Presentations in Hepatology: Rifaximin Associated With Quality-of-Life Improvements in Patients With Hepatic Encephalopathy

19 Jul

Rifaximin (Xifaxan, Salix) is a broad-spectrum oral antibiotic that is gut-selective and minimally absorbed. The agent has demonstrated efficacy in acute hepatic encephalopathy (HE). The randomized, double-blind, multinational, phase III trial RFHE3001, conducted in 299 patients with cirrhosis and a history of recurrent overt episodic HE, showed that rifaximin reduces the risk of breakthrough overt HE by 58% compared to placebo. In the current analysis, Sanyal and colleagues evaluated the effects of rifaximin and breakthrough HE on patient-reported health-related quality of life in patients enrolled in RFHE3001. Quality of life was assessed using the validated and disease-specific Chronic Liver Disease Questionnaire (CLDQ), in which 6 domains are ranked on a 7-point scale, with higher scores indicating a better quality of life.
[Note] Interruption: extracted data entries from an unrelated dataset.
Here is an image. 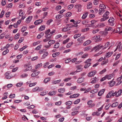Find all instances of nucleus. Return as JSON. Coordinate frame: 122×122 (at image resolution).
<instances>
[{
    "label": "nucleus",
    "mask_w": 122,
    "mask_h": 122,
    "mask_svg": "<svg viewBox=\"0 0 122 122\" xmlns=\"http://www.w3.org/2000/svg\"><path fill=\"white\" fill-rule=\"evenodd\" d=\"M9 51V50L8 49H6L2 53V55H5L8 53Z\"/></svg>",
    "instance_id": "obj_50"
},
{
    "label": "nucleus",
    "mask_w": 122,
    "mask_h": 122,
    "mask_svg": "<svg viewBox=\"0 0 122 122\" xmlns=\"http://www.w3.org/2000/svg\"><path fill=\"white\" fill-rule=\"evenodd\" d=\"M105 11V10H103L99 9V15H101L103 13L104 11Z\"/></svg>",
    "instance_id": "obj_57"
},
{
    "label": "nucleus",
    "mask_w": 122,
    "mask_h": 122,
    "mask_svg": "<svg viewBox=\"0 0 122 122\" xmlns=\"http://www.w3.org/2000/svg\"><path fill=\"white\" fill-rule=\"evenodd\" d=\"M103 47L102 45L100 44H99L94 47L92 49V50H94L95 52L101 49Z\"/></svg>",
    "instance_id": "obj_2"
},
{
    "label": "nucleus",
    "mask_w": 122,
    "mask_h": 122,
    "mask_svg": "<svg viewBox=\"0 0 122 122\" xmlns=\"http://www.w3.org/2000/svg\"><path fill=\"white\" fill-rule=\"evenodd\" d=\"M113 75L112 74H111L109 75L106 76L105 77L108 79H110L113 77Z\"/></svg>",
    "instance_id": "obj_33"
},
{
    "label": "nucleus",
    "mask_w": 122,
    "mask_h": 122,
    "mask_svg": "<svg viewBox=\"0 0 122 122\" xmlns=\"http://www.w3.org/2000/svg\"><path fill=\"white\" fill-rule=\"evenodd\" d=\"M79 95V94L78 93L72 95L70 96L69 97L70 98L77 97H78Z\"/></svg>",
    "instance_id": "obj_18"
},
{
    "label": "nucleus",
    "mask_w": 122,
    "mask_h": 122,
    "mask_svg": "<svg viewBox=\"0 0 122 122\" xmlns=\"http://www.w3.org/2000/svg\"><path fill=\"white\" fill-rule=\"evenodd\" d=\"M93 101L92 100H90L88 101L87 102V104L89 105V107L92 108L94 107L95 106L94 103L92 104Z\"/></svg>",
    "instance_id": "obj_4"
},
{
    "label": "nucleus",
    "mask_w": 122,
    "mask_h": 122,
    "mask_svg": "<svg viewBox=\"0 0 122 122\" xmlns=\"http://www.w3.org/2000/svg\"><path fill=\"white\" fill-rule=\"evenodd\" d=\"M23 82H20L17 83L16 84V86L17 87H20L23 84Z\"/></svg>",
    "instance_id": "obj_31"
},
{
    "label": "nucleus",
    "mask_w": 122,
    "mask_h": 122,
    "mask_svg": "<svg viewBox=\"0 0 122 122\" xmlns=\"http://www.w3.org/2000/svg\"><path fill=\"white\" fill-rule=\"evenodd\" d=\"M102 17H103L101 18L100 20V21H101L102 22L105 21L106 20L108 19V18L107 17H105V16H103V15Z\"/></svg>",
    "instance_id": "obj_39"
},
{
    "label": "nucleus",
    "mask_w": 122,
    "mask_h": 122,
    "mask_svg": "<svg viewBox=\"0 0 122 122\" xmlns=\"http://www.w3.org/2000/svg\"><path fill=\"white\" fill-rule=\"evenodd\" d=\"M56 93V91H53L52 92H49L48 94L49 95L52 96L55 95Z\"/></svg>",
    "instance_id": "obj_28"
},
{
    "label": "nucleus",
    "mask_w": 122,
    "mask_h": 122,
    "mask_svg": "<svg viewBox=\"0 0 122 122\" xmlns=\"http://www.w3.org/2000/svg\"><path fill=\"white\" fill-rule=\"evenodd\" d=\"M116 44V46H114L112 48L113 49H115L114 52H115L117 49H118L119 51H120L122 49V44L120 42H117Z\"/></svg>",
    "instance_id": "obj_1"
},
{
    "label": "nucleus",
    "mask_w": 122,
    "mask_h": 122,
    "mask_svg": "<svg viewBox=\"0 0 122 122\" xmlns=\"http://www.w3.org/2000/svg\"><path fill=\"white\" fill-rule=\"evenodd\" d=\"M105 91L104 89H102L100 90L98 92V95L99 96H101L104 93Z\"/></svg>",
    "instance_id": "obj_23"
},
{
    "label": "nucleus",
    "mask_w": 122,
    "mask_h": 122,
    "mask_svg": "<svg viewBox=\"0 0 122 122\" xmlns=\"http://www.w3.org/2000/svg\"><path fill=\"white\" fill-rule=\"evenodd\" d=\"M32 18V16L28 17L26 19V22L27 23H29Z\"/></svg>",
    "instance_id": "obj_14"
},
{
    "label": "nucleus",
    "mask_w": 122,
    "mask_h": 122,
    "mask_svg": "<svg viewBox=\"0 0 122 122\" xmlns=\"http://www.w3.org/2000/svg\"><path fill=\"white\" fill-rule=\"evenodd\" d=\"M59 54L60 53L59 52H55L52 54V56L53 57H55L56 56L59 55Z\"/></svg>",
    "instance_id": "obj_36"
},
{
    "label": "nucleus",
    "mask_w": 122,
    "mask_h": 122,
    "mask_svg": "<svg viewBox=\"0 0 122 122\" xmlns=\"http://www.w3.org/2000/svg\"><path fill=\"white\" fill-rule=\"evenodd\" d=\"M122 91V90L121 89H120L117 92H114V95L116 97H117L120 96L121 95Z\"/></svg>",
    "instance_id": "obj_6"
},
{
    "label": "nucleus",
    "mask_w": 122,
    "mask_h": 122,
    "mask_svg": "<svg viewBox=\"0 0 122 122\" xmlns=\"http://www.w3.org/2000/svg\"><path fill=\"white\" fill-rule=\"evenodd\" d=\"M10 73V72L9 71L5 73V76L6 78L10 79L12 77Z\"/></svg>",
    "instance_id": "obj_5"
},
{
    "label": "nucleus",
    "mask_w": 122,
    "mask_h": 122,
    "mask_svg": "<svg viewBox=\"0 0 122 122\" xmlns=\"http://www.w3.org/2000/svg\"><path fill=\"white\" fill-rule=\"evenodd\" d=\"M92 39L93 40H96L95 41H100L101 40V39L100 38V36L99 35L94 36L92 38Z\"/></svg>",
    "instance_id": "obj_10"
},
{
    "label": "nucleus",
    "mask_w": 122,
    "mask_h": 122,
    "mask_svg": "<svg viewBox=\"0 0 122 122\" xmlns=\"http://www.w3.org/2000/svg\"><path fill=\"white\" fill-rule=\"evenodd\" d=\"M91 64V63H86V64L85 65L84 68H88L89 66H90Z\"/></svg>",
    "instance_id": "obj_56"
},
{
    "label": "nucleus",
    "mask_w": 122,
    "mask_h": 122,
    "mask_svg": "<svg viewBox=\"0 0 122 122\" xmlns=\"http://www.w3.org/2000/svg\"><path fill=\"white\" fill-rule=\"evenodd\" d=\"M71 12H68L65 14V16L66 17H70L71 15Z\"/></svg>",
    "instance_id": "obj_64"
},
{
    "label": "nucleus",
    "mask_w": 122,
    "mask_h": 122,
    "mask_svg": "<svg viewBox=\"0 0 122 122\" xmlns=\"http://www.w3.org/2000/svg\"><path fill=\"white\" fill-rule=\"evenodd\" d=\"M96 73V71H91L88 74V77H91L95 75Z\"/></svg>",
    "instance_id": "obj_7"
},
{
    "label": "nucleus",
    "mask_w": 122,
    "mask_h": 122,
    "mask_svg": "<svg viewBox=\"0 0 122 122\" xmlns=\"http://www.w3.org/2000/svg\"><path fill=\"white\" fill-rule=\"evenodd\" d=\"M74 6L73 4H71L67 6V8L69 10H70Z\"/></svg>",
    "instance_id": "obj_62"
},
{
    "label": "nucleus",
    "mask_w": 122,
    "mask_h": 122,
    "mask_svg": "<svg viewBox=\"0 0 122 122\" xmlns=\"http://www.w3.org/2000/svg\"><path fill=\"white\" fill-rule=\"evenodd\" d=\"M122 28L121 27H118L117 29V32L121 31L120 33L121 34L122 32Z\"/></svg>",
    "instance_id": "obj_44"
},
{
    "label": "nucleus",
    "mask_w": 122,
    "mask_h": 122,
    "mask_svg": "<svg viewBox=\"0 0 122 122\" xmlns=\"http://www.w3.org/2000/svg\"><path fill=\"white\" fill-rule=\"evenodd\" d=\"M59 46L60 44L59 43H56L55 44L53 47L54 48H57L59 47Z\"/></svg>",
    "instance_id": "obj_40"
},
{
    "label": "nucleus",
    "mask_w": 122,
    "mask_h": 122,
    "mask_svg": "<svg viewBox=\"0 0 122 122\" xmlns=\"http://www.w3.org/2000/svg\"><path fill=\"white\" fill-rule=\"evenodd\" d=\"M115 82L113 81V80L111 81L108 82L109 85L110 87H112L115 84Z\"/></svg>",
    "instance_id": "obj_24"
},
{
    "label": "nucleus",
    "mask_w": 122,
    "mask_h": 122,
    "mask_svg": "<svg viewBox=\"0 0 122 122\" xmlns=\"http://www.w3.org/2000/svg\"><path fill=\"white\" fill-rule=\"evenodd\" d=\"M43 33H40L37 36V38L38 39H40L43 36Z\"/></svg>",
    "instance_id": "obj_43"
},
{
    "label": "nucleus",
    "mask_w": 122,
    "mask_h": 122,
    "mask_svg": "<svg viewBox=\"0 0 122 122\" xmlns=\"http://www.w3.org/2000/svg\"><path fill=\"white\" fill-rule=\"evenodd\" d=\"M55 41L54 40H51L49 41L48 44L51 46V45L55 42Z\"/></svg>",
    "instance_id": "obj_29"
},
{
    "label": "nucleus",
    "mask_w": 122,
    "mask_h": 122,
    "mask_svg": "<svg viewBox=\"0 0 122 122\" xmlns=\"http://www.w3.org/2000/svg\"><path fill=\"white\" fill-rule=\"evenodd\" d=\"M65 90V89L64 88H61L58 89V91L61 93L63 92Z\"/></svg>",
    "instance_id": "obj_41"
},
{
    "label": "nucleus",
    "mask_w": 122,
    "mask_h": 122,
    "mask_svg": "<svg viewBox=\"0 0 122 122\" xmlns=\"http://www.w3.org/2000/svg\"><path fill=\"white\" fill-rule=\"evenodd\" d=\"M81 36V34H76L74 36V39H76L77 38H78L79 37Z\"/></svg>",
    "instance_id": "obj_52"
},
{
    "label": "nucleus",
    "mask_w": 122,
    "mask_h": 122,
    "mask_svg": "<svg viewBox=\"0 0 122 122\" xmlns=\"http://www.w3.org/2000/svg\"><path fill=\"white\" fill-rule=\"evenodd\" d=\"M81 66L80 65L77 66H76V68L77 69L76 70L77 72L80 71L81 70Z\"/></svg>",
    "instance_id": "obj_19"
},
{
    "label": "nucleus",
    "mask_w": 122,
    "mask_h": 122,
    "mask_svg": "<svg viewBox=\"0 0 122 122\" xmlns=\"http://www.w3.org/2000/svg\"><path fill=\"white\" fill-rule=\"evenodd\" d=\"M75 7L76 8L78 9V11H80L81 10V5H75Z\"/></svg>",
    "instance_id": "obj_11"
},
{
    "label": "nucleus",
    "mask_w": 122,
    "mask_h": 122,
    "mask_svg": "<svg viewBox=\"0 0 122 122\" xmlns=\"http://www.w3.org/2000/svg\"><path fill=\"white\" fill-rule=\"evenodd\" d=\"M110 42H107L105 44V45L102 47L103 49H105L107 48L110 45Z\"/></svg>",
    "instance_id": "obj_17"
},
{
    "label": "nucleus",
    "mask_w": 122,
    "mask_h": 122,
    "mask_svg": "<svg viewBox=\"0 0 122 122\" xmlns=\"http://www.w3.org/2000/svg\"><path fill=\"white\" fill-rule=\"evenodd\" d=\"M50 80V77H48L46 78L44 80V82L45 83H47Z\"/></svg>",
    "instance_id": "obj_34"
},
{
    "label": "nucleus",
    "mask_w": 122,
    "mask_h": 122,
    "mask_svg": "<svg viewBox=\"0 0 122 122\" xmlns=\"http://www.w3.org/2000/svg\"><path fill=\"white\" fill-rule=\"evenodd\" d=\"M108 62V60L104 61H102L101 63L102 65H104L106 64Z\"/></svg>",
    "instance_id": "obj_53"
},
{
    "label": "nucleus",
    "mask_w": 122,
    "mask_h": 122,
    "mask_svg": "<svg viewBox=\"0 0 122 122\" xmlns=\"http://www.w3.org/2000/svg\"><path fill=\"white\" fill-rule=\"evenodd\" d=\"M113 53V51L109 52L107 53L106 55V57L108 58L111 56L112 55Z\"/></svg>",
    "instance_id": "obj_20"
},
{
    "label": "nucleus",
    "mask_w": 122,
    "mask_h": 122,
    "mask_svg": "<svg viewBox=\"0 0 122 122\" xmlns=\"http://www.w3.org/2000/svg\"><path fill=\"white\" fill-rule=\"evenodd\" d=\"M118 102H116L115 103H113L112 106L111 107H115L118 105Z\"/></svg>",
    "instance_id": "obj_46"
},
{
    "label": "nucleus",
    "mask_w": 122,
    "mask_h": 122,
    "mask_svg": "<svg viewBox=\"0 0 122 122\" xmlns=\"http://www.w3.org/2000/svg\"><path fill=\"white\" fill-rule=\"evenodd\" d=\"M85 37L84 36H82L78 38L77 39V41L80 42V43H82V41L85 39Z\"/></svg>",
    "instance_id": "obj_13"
},
{
    "label": "nucleus",
    "mask_w": 122,
    "mask_h": 122,
    "mask_svg": "<svg viewBox=\"0 0 122 122\" xmlns=\"http://www.w3.org/2000/svg\"><path fill=\"white\" fill-rule=\"evenodd\" d=\"M97 78L95 77L94 78H92L91 79L92 81L91 82V83H94L96 82L97 80H96Z\"/></svg>",
    "instance_id": "obj_25"
},
{
    "label": "nucleus",
    "mask_w": 122,
    "mask_h": 122,
    "mask_svg": "<svg viewBox=\"0 0 122 122\" xmlns=\"http://www.w3.org/2000/svg\"><path fill=\"white\" fill-rule=\"evenodd\" d=\"M63 16L62 15V14H59L56 16V18L57 19L60 18H61Z\"/></svg>",
    "instance_id": "obj_58"
},
{
    "label": "nucleus",
    "mask_w": 122,
    "mask_h": 122,
    "mask_svg": "<svg viewBox=\"0 0 122 122\" xmlns=\"http://www.w3.org/2000/svg\"><path fill=\"white\" fill-rule=\"evenodd\" d=\"M24 13L22 11V10H20L19 12V15L20 16H22L24 15Z\"/></svg>",
    "instance_id": "obj_49"
},
{
    "label": "nucleus",
    "mask_w": 122,
    "mask_h": 122,
    "mask_svg": "<svg viewBox=\"0 0 122 122\" xmlns=\"http://www.w3.org/2000/svg\"><path fill=\"white\" fill-rule=\"evenodd\" d=\"M112 29V28L110 27H107L105 29V31L111 30Z\"/></svg>",
    "instance_id": "obj_45"
},
{
    "label": "nucleus",
    "mask_w": 122,
    "mask_h": 122,
    "mask_svg": "<svg viewBox=\"0 0 122 122\" xmlns=\"http://www.w3.org/2000/svg\"><path fill=\"white\" fill-rule=\"evenodd\" d=\"M92 7V4L91 2H89L87 4V8L90 9Z\"/></svg>",
    "instance_id": "obj_37"
},
{
    "label": "nucleus",
    "mask_w": 122,
    "mask_h": 122,
    "mask_svg": "<svg viewBox=\"0 0 122 122\" xmlns=\"http://www.w3.org/2000/svg\"><path fill=\"white\" fill-rule=\"evenodd\" d=\"M8 93L7 92H6L4 93V96L2 98V99L3 100H4L6 99L7 98V96L8 95Z\"/></svg>",
    "instance_id": "obj_48"
},
{
    "label": "nucleus",
    "mask_w": 122,
    "mask_h": 122,
    "mask_svg": "<svg viewBox=\"0 0 122 122\" xmlns=\"http://www.w3.org/2000/svg\"><path fill=\"white\" fill-rule=\"evenodd\" d=\"M45 28V25H41L39 28V31H41L44 30Z\"/></svg>",
    "instance_id": "obj_38"
},
{
    "label": "nucleus",
    "mask_w": 122,
    "mask_h": 122,
    "mask_svg": "<svg viewBox=\"0 0 122 122\" xmlns=\"http://www.w3.org/2000/svg\"><path fill=\"white\" fill-rule=\"evenodd\" d=\"M46 34V35L45 36L46 37H48V38L50 39H51V36L52 35V34H51L50 33Z\"/></svg>",
    "instance_id": "obj_42"
},
{
    "label": "nucleus",
    "mask_w": 122,
    "mask_h": 122,
    "mask_svg": "<svg viewBox=\"0 0 122 122\" xmlns=\"http://www.w3.org/2000/svg\"><path fill=\"white\" fill-rule=\"evenodd\" d=\"M42 65V64L41 63L38 64L35 66V69L36 70L37 69L39 68L40 67H41Z\"/></svg>",
    "instance_id": "obj_35"
},
{
    "label": "nucleus",
    "mask_w": 122,
    "mask_h": 122,
    "mask_svg": "<svg viewBox=\"0 0 122 122\" xmlns=\"http://www.w3.org/2000/svg\"><path fill=\"white\" fill-rule=\"evenodd\" d=\"M88 14V13L87 12H85L84 13L81 17L83 19L86 18V17Z\"/></svg>",
    "instance_id": "obj_32"
},
{
    "label": "nucleus",
    "mask_w": 122,
    "mask_h": 122,
    "mask_svg": "<svg viewBox=\"0 0 122 122\" xmlns=\"http://www.w3.org/2000/svg\"><path fill=\"white\" fill-rule=\"evenodd\" d=\"M43 20H36L34 23L35 25H37L42 22Z\"/></svg>",
    "instance_id": "obj_15"
},
{
    "label": "nucleus",
    "mask_w": 122,
    "mask_h": 122,
    "mask_svg": "<svg viewBox=\"0 0 122 122\" xmlns=\"http://www.w3.org/2000/svg\"><path fill=\"white\" fill-rule=\"evenodd\" d=\"M91 42V41L90 40H88L86 41L83 44L84 46L88 45Z\"/></svg>",
    "instance_id": "obj_21"
},
{
    "label": "nucleus",
    "mask_w": 122,
    "mask_h": 122,
    "mask_svg": "<svg viewBox=\"0 0 122 122\" xmlns=\"http://www.w3.org/2000/svg\"><path fill=\"white\" fill-rule=\"evenodd\" d=\"M73 44L72 42H71L70 43H68L66 45V47L67 48H69L71 46L72 44Z\"/></svg>",
    "instance_id": "obj_55"
},
{
    "label": "nucleus",
    "mask_w": 122,
    "mask_h": 122,
    "mask_svg": "<svg viewBox=\"0 0 122 122\" xmlns=\"http://www.w3.org/2000/svg\"><path fill=\"white\" fill-rule=\"evenodd\" d=\"M99 9L103 10H105V9L106 8V7L105 5L103 4H100L99 6Z\"/></svg>",
    "instance_id": "obj_12"
},
{
    "label": "nucleus",
    "mask_w": 122,
    "mask_h": 122,
    "mask_svg": "<svg viewBox=\"0 0 122 122\" xmlns=\"http://www.w3.org/2000/svg\"><path fill=\"white\" fill-rule=\"evenodd\" d=\"M106 25L105 23H99L97 25V27L98 28H103Z\"/></svg>",
    "instance_id": "obj_9"
},
{
    "label": "nucleus",
    "mask_w": 122,
    "mask_h": 122,
    "mask_svg": "<svg viewBox=\"0 0 122 122\" xmlns=\"http://www.w3.org/2000/svg\"><path fill=\"white\" fill-rule=\"evenodd\" d=\"M6 4V1L5 0H2L1 2V5L3 6H4Z\"/></svg>",
    "instance_id": "obj_59"
},
{
    "label": "nucleus",
    "mask_w": 122,
    "mask_h": 122,
    "mask_svg": "<svg viewBox=\"0 0 122 122\" xmlns=\"http://www.w3.org/2000/svg\"><path fill=\"white\" fill-rule=\"evenodd\" d=\"M40 73V71H38L37 72H33L31 74V76L32 77H35L37 75Z\"/></svg>",
    "instance_id": "obj_27"
},
{
    "label": "nucleus",
    "mask_w": 122,
    "mask_h": 122,
    "mask_svg": "<svg viewBox=\"0 0 122 122\" xmlns=\"http://www.w3.org/2000/svg\"><path fill=\"white\" fill-rule=\"evenodd\" d=\"M80 101V99H78L75 101L74 103V104H77Z\"/></svg>",
    "instance_id": "obj_61"
},
{
    "label": "nucleus",
    "mask_w": 122,
    "mask_h": 122,
    "mask_svg": "<svg viewBox=\"0 0 122 122\" xmlns=\"http://www.w3.org/2000/svg\"><path fill=\"white\" fill-rule=\"evenodd\" d=\"M109 14V12L108 11H106L105 13L103 15V16H105L106 17L108 18V19L109 18V17L108 15Z\"/></svg>",
    "instance_id": "obj_26"
},
{
    "label": "nucleus",
    "mask_w": 122,
    "mask_h": 122,
    "mask_svg": "<svg viewBox=\"0 0 122 122\" xmlns=\"http://www.w3.org/2000/svg\"><path fill=\"white\" fill-rule=\"evenodd\" d=\"M114 92L113 91H110L109 93L110 94V95L111 96H115V95H114Z\"/></svg>",
    "instance_id": "obj_63"
},
{
    "label": "nucleus",
    "mask_w": 122,
    "mask_h": 122,
    "mask_svg": "<svg viewBox=\"0 0 122 122\" xmlns=\"http://www.w3.org/2000/svg\"><path fill=\"white\" fill-rule=\"evenodd\" d=\"M48 53L47 52H44L42 57L43 58H44L46 57L48 55Z\"/></svg>",
    "instance_id": "obj_51"
},
{
    "label": "nucleus",
    "mask_w": 122,
    "mask_h": 122,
The investigators found that rifaximin was associated with a significant improvement in the mean time-weighted average (TWA) score for the overall CLDQ (3.7 vs 2.9; P=.0093) and for all individual domains, including fatigue (3.2 vs 2.5; P=.0087). Adverse events occurred in 80% of patients in each arm. The most common adverse events were peripheral edema (15.0% with rifaximin vs 8.2% with placebo), nausea (14.3% vs 13.2%), dizziness (12.9% vs 8.2%), fatigue (12.1% vs 11.3%), and diarrhea (10.7% vs 13.2%). Twenty patients died during the trial, including 9 patients receiving rifaximin and 11 patients receiving placebo. The majority of deaths were attributed to disease progression. The investigators concluded that rifaximin is associated with significant quality-of-life improvements in patients with hepatic cirrhosis and recurrent, overt HE.